(THINGS TO DO)
[a] Answer these from the Independent Lens season announcement:
(i) On what date does the new season lineup launch?
(ii) Who is the Executive Producer of the series?
(iii) How many George Foster Peabody Awards have Independent Lens films won?
[b] Extend the Independent Lens season announcement with a few more sentences that pick up right after its final line.

Slate Includes Meet the Patels, Newtown, TOWER, The Witness and More

The award-winning series Independent Lens’ new season lineup will launch on Monday, December 26, 2016, with the real-life cross-cultural romantic comedy Meet the Patels. Other titles include two films that explore tragic incidents of gun violence that shook the nation: Newtown, about the 2012 shooting at Sandy Hook Elementary, and TOWER, about the 1966 mass shooting at the University of Texas. The Witness offers a fresh look at the notorious 1964 murder of Kitty Genovese, which quickly became a symbol of urban apathy. Race and identity — both cultural and personal — are explored in several films including Accidental Courtesy, a profile of an African American musician on a quest to fight racism by befriending members of the KKK; Best and Most Beautiful Things, about a young blind woman’s journey of self-discovery; Birth of a Movement, about the racial uproar that surrounded the 1915 release of D.W. Griffith’s The Birth of a Nation; What Was Ours, about Native Americans seeking to reclaim lost tribal artifacts; and Real Boy, the story of a transgender teenager on a journey to find his voice. [See more details on each film below.]

“We’re extremely proud to have again funded and co-produced the majority of films in the new Independent Lens season,” said Lois Vossen, Executive Producer of the series. “All of these documentaries pose a question powerful enough to elicit empathy in our viewers because they put you in someone else’s shoes, and provide an understanding of who we are and our place in the world. These filmmakers are both the storytellers and the journalists of our time. In a moment when our country may feel irrevocably divided these films spark conversations to help us find common ground.”

Since its inception, Independent Lens films have won 16 George Foster Peabody Awards, five Alfred I. duPont-Columbia University Awards, two Primetime and 11 News & Documentary Emmy Awards, and have received seven Academy Award nominations. Independent Lens won the 2013, 2014, and 2015 International Documentary Association (IDA) Award for Best Curated Series and is nominated again in 2016 in the same category.

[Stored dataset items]

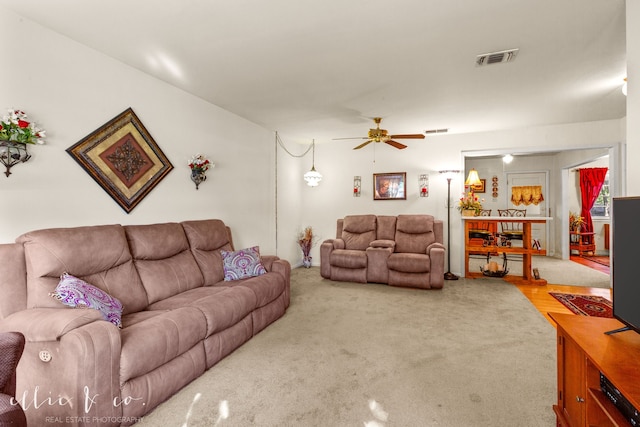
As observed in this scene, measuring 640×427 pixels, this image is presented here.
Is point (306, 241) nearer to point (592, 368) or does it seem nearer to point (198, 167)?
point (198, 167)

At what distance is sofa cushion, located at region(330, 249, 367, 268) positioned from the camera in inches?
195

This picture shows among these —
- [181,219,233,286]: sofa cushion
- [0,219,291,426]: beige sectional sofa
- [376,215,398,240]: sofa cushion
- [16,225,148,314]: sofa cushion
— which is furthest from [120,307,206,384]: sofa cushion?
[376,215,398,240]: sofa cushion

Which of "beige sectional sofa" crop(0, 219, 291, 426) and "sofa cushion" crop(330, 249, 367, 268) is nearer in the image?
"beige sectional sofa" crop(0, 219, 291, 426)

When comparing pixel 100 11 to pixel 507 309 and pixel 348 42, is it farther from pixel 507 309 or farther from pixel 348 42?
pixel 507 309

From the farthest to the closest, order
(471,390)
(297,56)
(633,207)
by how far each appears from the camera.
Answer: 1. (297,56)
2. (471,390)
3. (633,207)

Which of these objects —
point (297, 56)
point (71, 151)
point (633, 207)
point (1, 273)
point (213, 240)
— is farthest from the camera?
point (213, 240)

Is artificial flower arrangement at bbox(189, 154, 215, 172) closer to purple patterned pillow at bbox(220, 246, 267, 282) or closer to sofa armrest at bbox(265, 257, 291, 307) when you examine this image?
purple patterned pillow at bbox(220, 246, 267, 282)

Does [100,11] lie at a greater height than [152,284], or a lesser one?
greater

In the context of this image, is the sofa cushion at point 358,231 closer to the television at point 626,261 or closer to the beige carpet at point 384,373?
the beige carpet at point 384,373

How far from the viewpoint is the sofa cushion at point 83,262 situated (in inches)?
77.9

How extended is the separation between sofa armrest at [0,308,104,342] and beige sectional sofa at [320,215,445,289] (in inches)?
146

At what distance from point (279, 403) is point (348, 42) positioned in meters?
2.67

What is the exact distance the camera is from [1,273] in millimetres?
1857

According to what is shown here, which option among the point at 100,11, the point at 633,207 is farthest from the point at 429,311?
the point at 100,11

---

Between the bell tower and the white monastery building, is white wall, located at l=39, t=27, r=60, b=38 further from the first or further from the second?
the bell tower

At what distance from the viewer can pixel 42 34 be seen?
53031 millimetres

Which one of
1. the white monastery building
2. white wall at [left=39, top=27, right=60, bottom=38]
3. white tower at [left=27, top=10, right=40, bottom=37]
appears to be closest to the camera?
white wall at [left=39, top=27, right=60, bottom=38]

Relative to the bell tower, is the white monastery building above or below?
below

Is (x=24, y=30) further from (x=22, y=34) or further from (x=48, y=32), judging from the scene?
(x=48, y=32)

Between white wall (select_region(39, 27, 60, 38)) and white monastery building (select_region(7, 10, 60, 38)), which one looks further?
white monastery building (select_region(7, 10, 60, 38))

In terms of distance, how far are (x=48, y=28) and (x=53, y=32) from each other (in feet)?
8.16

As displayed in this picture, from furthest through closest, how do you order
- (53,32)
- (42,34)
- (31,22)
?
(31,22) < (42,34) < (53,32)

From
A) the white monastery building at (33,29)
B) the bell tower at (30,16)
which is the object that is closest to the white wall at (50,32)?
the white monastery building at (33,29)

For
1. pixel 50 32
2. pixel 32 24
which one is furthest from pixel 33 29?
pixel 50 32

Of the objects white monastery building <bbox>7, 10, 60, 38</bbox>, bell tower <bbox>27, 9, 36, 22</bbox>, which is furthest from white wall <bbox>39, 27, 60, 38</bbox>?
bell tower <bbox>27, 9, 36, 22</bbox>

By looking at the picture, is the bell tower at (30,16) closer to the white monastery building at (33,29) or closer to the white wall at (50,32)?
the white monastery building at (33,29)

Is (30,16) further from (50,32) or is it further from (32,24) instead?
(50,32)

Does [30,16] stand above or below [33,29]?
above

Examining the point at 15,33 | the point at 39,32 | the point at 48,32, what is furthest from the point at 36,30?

* * *

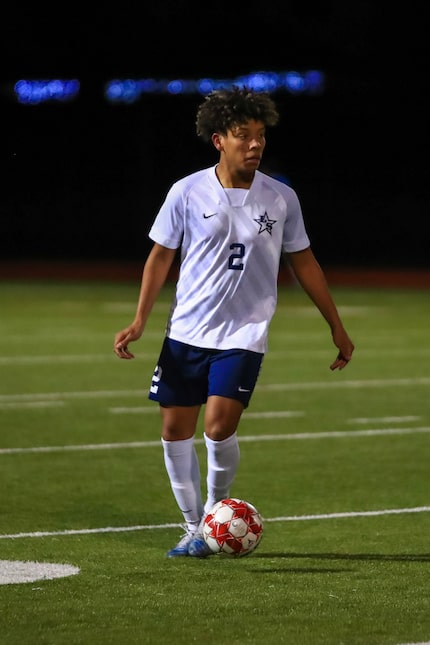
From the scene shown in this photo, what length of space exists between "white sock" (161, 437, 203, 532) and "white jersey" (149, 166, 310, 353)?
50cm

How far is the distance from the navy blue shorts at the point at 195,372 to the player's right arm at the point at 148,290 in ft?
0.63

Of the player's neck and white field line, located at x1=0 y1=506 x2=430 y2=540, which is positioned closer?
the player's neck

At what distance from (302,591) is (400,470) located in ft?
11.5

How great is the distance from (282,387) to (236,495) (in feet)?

(ANSWERS PROVIDED)
[a]
(i) Monday, December 26, 2016
(ii) Lois Vossen
(iii) 16

[b]
Independent Lens airs Monday nights at 10:00 PM (unless indicated otherwise below, and as always check local listings) on PBS and all films are available for free online streaming the day after broadcast on the Independent Lens website. Independent Lens will also stream a selection of some of the most popular and award-winning films from previous seasons in the weeks leading up to the new season launch on December 26.

The Winter/Spring lineup:

Meet the Patels by Geeta V. Patel and Ravi V. Patel

Monday, December 26, 9:00-10:30 PM ET

This true-life romantic comedy follows Indian-American actor Ravi Patel, almost 30, still single, and looking for love. With the help of his parents and his enormous extended family, Ravi enters the semi-arranged marriage system, embarking on a whirlwind of dates, enrolling in online matrimonial websites, and more, all while followed by his filmmaker sister. Witty and brutally honest, the film explores the questions with which we all struggle: What is love? How do we find it? And how do we keep it?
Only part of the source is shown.